By the third day, Jessica grew scared enough to leave the house, taking her daughters with her to her mother’s in San Diego. What she didn’t know — what no one knew — was that staph was burning through Turner’s sinuses and infecting his frontal lobe, swelling the area responsible for emotional control and judgment.
The next day Turner’s behavior worsened, and his uncle Joe called the paramedics. Turner greeted them in raging delirium, throwing the gurney at them. They figured Turner was whacked out on PCP and refused to take him. Later that night Turner collapsed in his bedroom. When his father Tim checked on him in the morning, Turner’s face was swollen like a balloon. It was “as if his brain was popping through his face,” his dad recalls.
His dad and uncle Joe and brother Ryan wrestled Turner into the car and drove him to the Huntington Hospital. By the time they arrived Timmy’s body hung limp. The staff told them to take a number. “You don’t understand,” Ryan pleaded, but they soon did once they read Turner’s temperature. “All of a sudden everyone was putting on masks and gloves, and doctors were coming in from everywhere,” Ryan says. “All hell broke loose.” The doctors quarantined the area, fearing a possible case of meningitis had turned Turner into a human biohazard. He began to spasm violently, and the hospital transferred him to Hoag, which was better equipped to handle such a severe case.
Turner’s mother, Michele, remembers the last moment she saw her son conscious. “He let out this pathetic cry,” she says, “and fell into a coma.”
Turner survived the first surgery but remained coma tose and on life support. Dr. Kim described the results to the family as a mixed blessing.
“He’s alive,” he told them, “but in all likelihood he’s going to have a lot of deficits and need a lot of care.”

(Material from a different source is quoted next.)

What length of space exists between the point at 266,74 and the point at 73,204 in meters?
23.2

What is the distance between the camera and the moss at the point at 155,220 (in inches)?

Over the course of that first week an avalanche of potentially fatal maladies pounded Turner: meningitis, acute respiratory distress syndrome, pneumonia. Jessica split her time between her husband at the hospital and her kids at home. On Christmas she curled up on the couch and cried. “I looked at a picture of our family, and I thought, Is this my life now? My husband is a complete vegetable?” Two days into the new year, and two weeks after the first surgery, Kim removed more of Turner’s forehead — a palm-size chunk of infected bone — leaving him with just one quarter of his skull.